Why is my PostgreSQL server cpu constrained?

Question 1

You are using massively too many concurrent connections. PostgreSQL will be wasting lots of its time on housekeeping and juggling concurrent queries. All the concurrent work will be fighting for CPU and buffer space, there'll be heavy contention on spinlocks, and it'll all generally be a mess.

On an 8 core machine, you should probably not have more than 20 actively working connections if you're mostly CPU constrained. If you're I/O limited, you can go higher, but 350 is just ridiculous.

If possible, put a PgBouncer in transaction pooling mode in front of your PostgreSQL instance, so queries get queued up and executed rapidly in series instead of slowly in parallel.

See number of database connections (Pg wiki).

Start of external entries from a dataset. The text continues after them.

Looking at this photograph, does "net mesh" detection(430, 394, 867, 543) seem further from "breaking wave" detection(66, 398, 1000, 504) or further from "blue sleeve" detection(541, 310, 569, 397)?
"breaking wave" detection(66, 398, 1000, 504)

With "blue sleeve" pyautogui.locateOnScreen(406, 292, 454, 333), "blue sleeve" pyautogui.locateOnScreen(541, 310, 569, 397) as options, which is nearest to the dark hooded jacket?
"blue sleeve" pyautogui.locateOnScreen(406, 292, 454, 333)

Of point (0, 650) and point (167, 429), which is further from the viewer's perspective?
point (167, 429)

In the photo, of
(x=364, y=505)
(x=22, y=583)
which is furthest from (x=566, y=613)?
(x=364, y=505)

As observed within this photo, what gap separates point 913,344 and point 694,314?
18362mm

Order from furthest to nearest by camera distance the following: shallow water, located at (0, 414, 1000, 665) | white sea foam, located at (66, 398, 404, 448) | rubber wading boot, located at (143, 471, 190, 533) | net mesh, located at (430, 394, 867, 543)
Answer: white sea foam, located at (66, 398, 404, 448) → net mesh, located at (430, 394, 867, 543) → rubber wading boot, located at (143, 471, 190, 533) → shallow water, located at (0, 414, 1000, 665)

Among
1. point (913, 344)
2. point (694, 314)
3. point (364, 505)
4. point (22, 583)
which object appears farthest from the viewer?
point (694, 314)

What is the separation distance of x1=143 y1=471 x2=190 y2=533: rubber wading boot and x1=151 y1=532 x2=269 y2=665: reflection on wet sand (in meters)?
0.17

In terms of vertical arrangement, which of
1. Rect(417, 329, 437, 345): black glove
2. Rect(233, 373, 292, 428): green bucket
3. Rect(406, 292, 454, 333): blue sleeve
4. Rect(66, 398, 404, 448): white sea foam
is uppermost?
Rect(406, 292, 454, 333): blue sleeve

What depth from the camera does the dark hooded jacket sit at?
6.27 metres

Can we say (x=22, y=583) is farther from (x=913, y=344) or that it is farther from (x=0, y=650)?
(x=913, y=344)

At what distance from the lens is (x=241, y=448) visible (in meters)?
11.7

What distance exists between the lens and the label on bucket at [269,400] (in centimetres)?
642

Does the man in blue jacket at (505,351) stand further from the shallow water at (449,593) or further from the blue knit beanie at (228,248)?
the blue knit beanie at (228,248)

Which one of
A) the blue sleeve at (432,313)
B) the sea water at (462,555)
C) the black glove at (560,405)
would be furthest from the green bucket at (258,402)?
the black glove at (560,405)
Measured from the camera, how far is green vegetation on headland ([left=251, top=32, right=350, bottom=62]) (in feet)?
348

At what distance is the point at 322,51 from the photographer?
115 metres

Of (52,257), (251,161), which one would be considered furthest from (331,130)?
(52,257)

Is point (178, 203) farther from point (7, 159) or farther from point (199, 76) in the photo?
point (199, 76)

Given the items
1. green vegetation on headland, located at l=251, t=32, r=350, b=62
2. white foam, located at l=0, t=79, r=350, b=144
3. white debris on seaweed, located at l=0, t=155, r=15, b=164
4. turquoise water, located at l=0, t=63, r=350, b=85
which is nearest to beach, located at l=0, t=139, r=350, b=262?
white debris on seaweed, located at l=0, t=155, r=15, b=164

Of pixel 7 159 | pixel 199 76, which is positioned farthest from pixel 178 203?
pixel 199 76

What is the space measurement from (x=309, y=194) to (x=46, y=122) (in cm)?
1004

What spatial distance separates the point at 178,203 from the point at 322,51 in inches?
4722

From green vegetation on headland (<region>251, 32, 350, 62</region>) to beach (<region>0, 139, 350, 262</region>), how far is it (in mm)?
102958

Additionally, PostGIS can be very CPU-heavy. It sometimes needs to do very complex calculations. I suggest using the auto_explain module to record long running queries, and using pg_stat_statements / pg_stat_plans to record what's taking up resources. Examine these queries to see if they need improvement.

Your idle in transaction sessions must be dealt with, too. Depending on why they're idle and whether they have a transaction ID or not, they might be causing serious table bloat. They're also creating unnecessary signalling overhead within PostgreSQL, as it has to do more co-ordination with backends that're actively doing things. Finally, the number of open transactions its self increases the cost of some internal housekeeping operations.

So. Your DB will probably perform better if you reduce the connection counts, put a PgBouncer in transaction pooling mode in front, and fix those idle connections.

Question 2

Most likely you are CPU constrained because your work needs a lot of CPU. :)

9.1 is not generally bad at indexes. There may be some specific issues, as all versions might, which exactly what they are might change from version to version.

Index-only-scans are mostly a benefit when you are IO constrained. I wouldn't hold out much hope for that being a magic bullet for you.

350 connections are certainly not helpful, but probably are not very harmful, either. But when they are harmful, it can be downright catastrophic. The correct value is more determined by the number of cores, not the amount of RAM. If it is easy to throttle down the sidekiq connections, do it even if you can't prove that it helps.

If the connections are just IDLE, not IDLE in transaction, then they probably aren't very harmful, but again there are a few cases where they can be. That is pretty much the same issue as the number of connections.

The connection you showed from top was idle in transaction. That status shouldn't be taking up much CPU, so that probably means it is rapidly cycling through statements and top just happens to catch it while it is between them. But you didn't say how many similar lines there were in top, if it is just that one it suggests your code is not running concurrently and 7 of you 8 CPUs are wasted.

Regarding the db server versus the other servers, if the database is fundamentally the limit, beating on it with a bigger hammer is not going to help. Often there is some flexibility about where computation is done. If you can get the app servers to do more computation that is currently done on the db and let the db focus on ACID issues, that would be good. But no one but you can know if that is possible or feasible.

My first stop would be to use pg_stat_statements to see what SQL statements are taking the most time. Maybe just adding an index to the slowest/most frequent query would make the problem magically go away.